= Source data =

-------

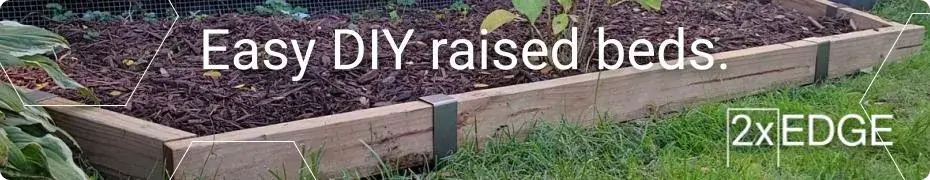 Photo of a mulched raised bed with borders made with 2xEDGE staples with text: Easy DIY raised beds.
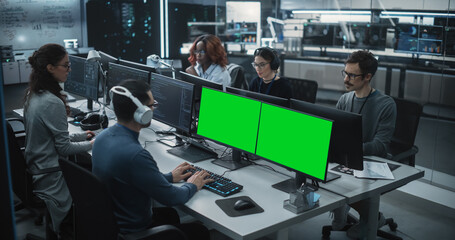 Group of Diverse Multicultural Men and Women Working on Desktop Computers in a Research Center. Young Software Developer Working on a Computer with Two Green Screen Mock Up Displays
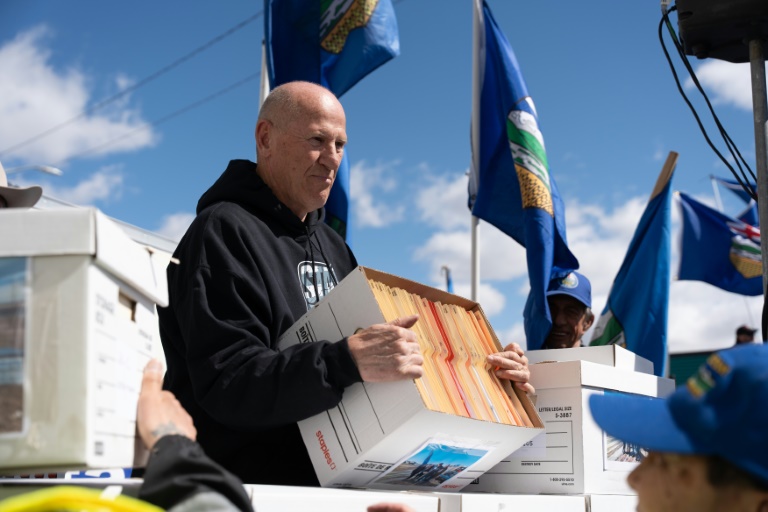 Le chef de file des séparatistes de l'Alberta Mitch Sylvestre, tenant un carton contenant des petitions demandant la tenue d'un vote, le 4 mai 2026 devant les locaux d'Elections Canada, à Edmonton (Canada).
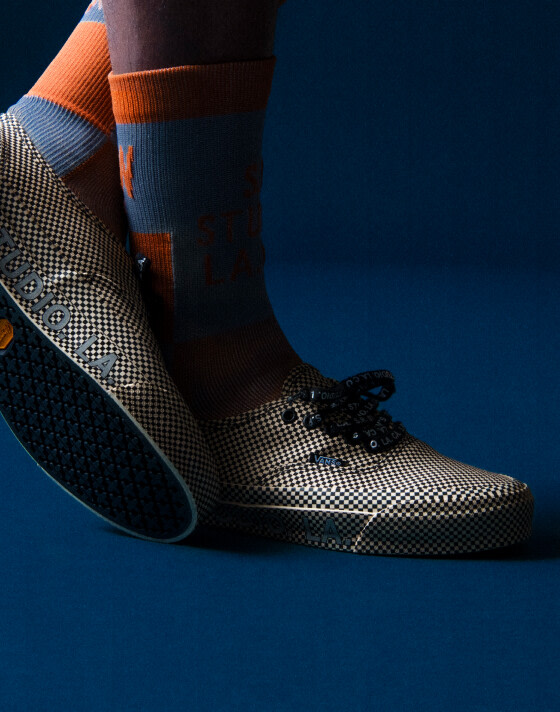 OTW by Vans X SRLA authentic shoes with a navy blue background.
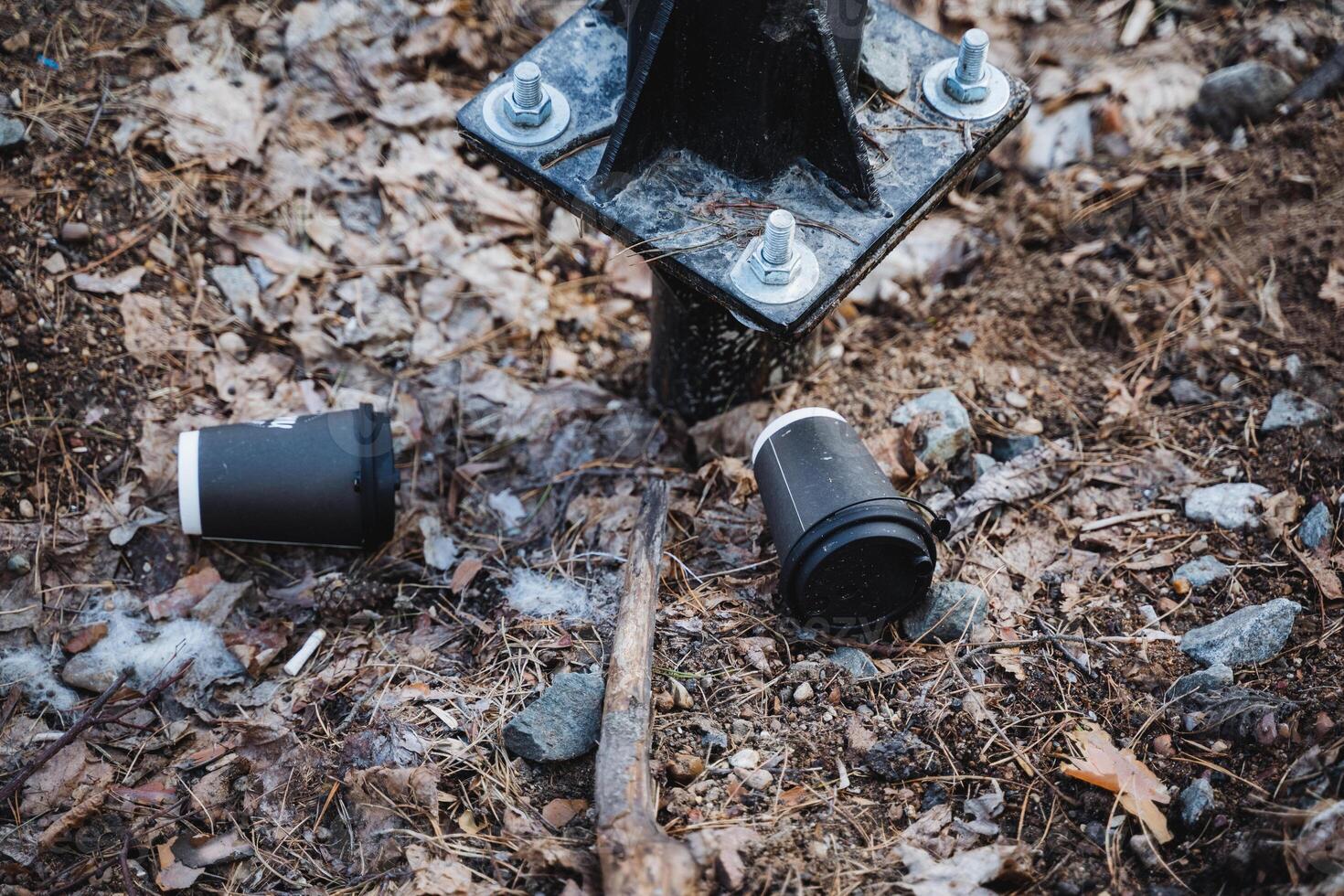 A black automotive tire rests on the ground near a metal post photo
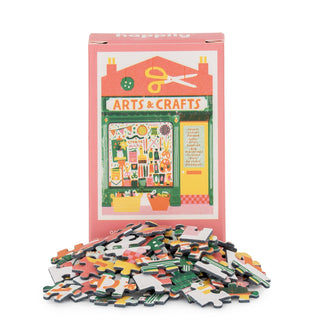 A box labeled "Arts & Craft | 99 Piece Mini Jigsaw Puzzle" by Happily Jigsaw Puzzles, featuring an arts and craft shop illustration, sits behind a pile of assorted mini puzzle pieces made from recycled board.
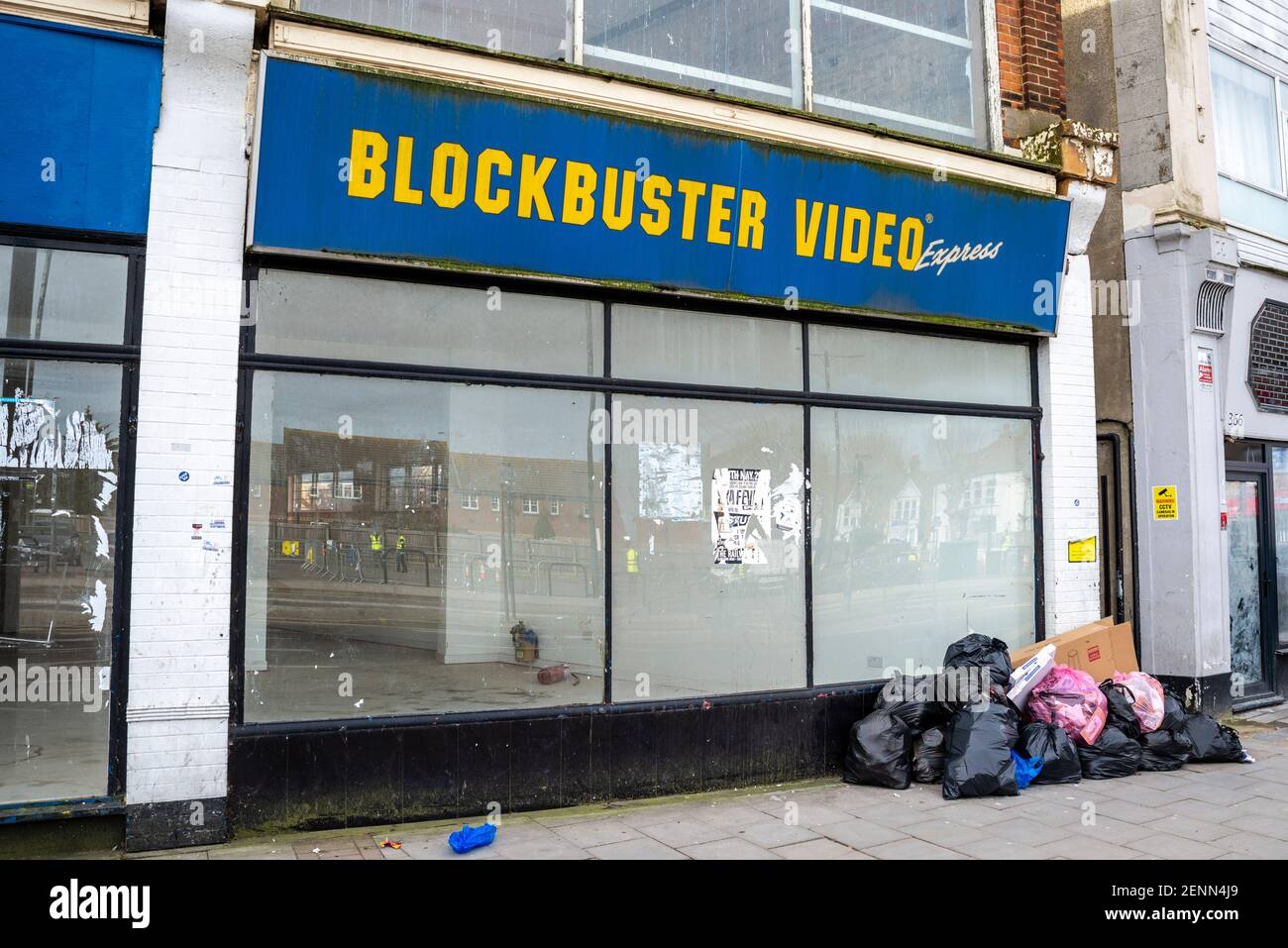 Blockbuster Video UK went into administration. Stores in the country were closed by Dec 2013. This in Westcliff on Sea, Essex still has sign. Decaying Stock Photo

-------

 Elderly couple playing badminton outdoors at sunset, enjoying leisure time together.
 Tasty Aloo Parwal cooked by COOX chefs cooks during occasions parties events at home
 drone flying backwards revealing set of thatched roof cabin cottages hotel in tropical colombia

-------

= What this task involves =
From the line with "Photo of a mulched" up to and including the line with "Blockbuster Video UK" above, retype every line exactly and nothing more; leave out the pictures.

= Result of this exercise =
 Photo of a mulched raised bed with borders made with 2xEDGE staples with text: Easy DIY raised beds.
 Group of Diverse Multicultural Men and Women Working on Desktop Computers in a Research Center. Young Software Developer Working on a Computer with Two Green Screen Mock Up Displays
 Le chef de file des séparatistes de l'Alberta Mitch Sylvestre, tenant un carton contenant des petitions demandant la tenue d'un vote, le 4 mai 2026 devant les locaux d'Elections Canada, à Edmonton (Canada).
 OTW by Vans X SRLA authentic shoes with a navy blue background.
 A black automotive tire rests on the ground near a metal post photo
 A box labeled "Arts & Craft | 99 Piece Mini Jigsaw Puzzle" by Happily Jigsaw Puzzles, featuring an arts and craft shop illustration, sits behind a pile of assorted mini puzzle pieces made from recycled board.
 Blockbuster Video UK went into administration. Stores in the country were closed by Dec 2013. This in Westcliff on Sea, Essex still has sign. Decaying Stock Photo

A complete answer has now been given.